Work task: When you reach the line with "Insieme della verdura", transcribe it and each line after it through the last one below, exactly. Pictures stay out.
**** Provided material ****
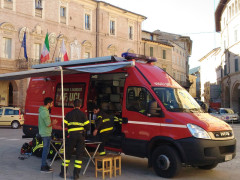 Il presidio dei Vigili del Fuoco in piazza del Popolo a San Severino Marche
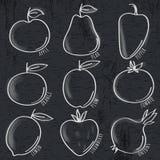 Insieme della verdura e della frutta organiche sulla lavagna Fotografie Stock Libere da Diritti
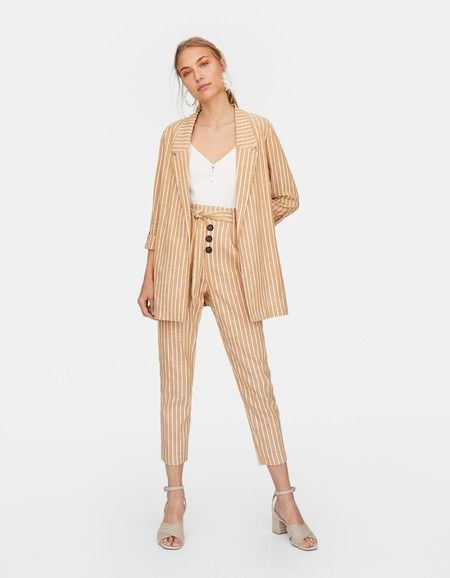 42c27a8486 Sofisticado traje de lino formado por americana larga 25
****
Response:
 Insieme della verdura e della frutta organiche sulla lavagna Fotografie Stock Libere da Diritti
 42c27a8486 Sofisticado traje de lino formado por americana larga 25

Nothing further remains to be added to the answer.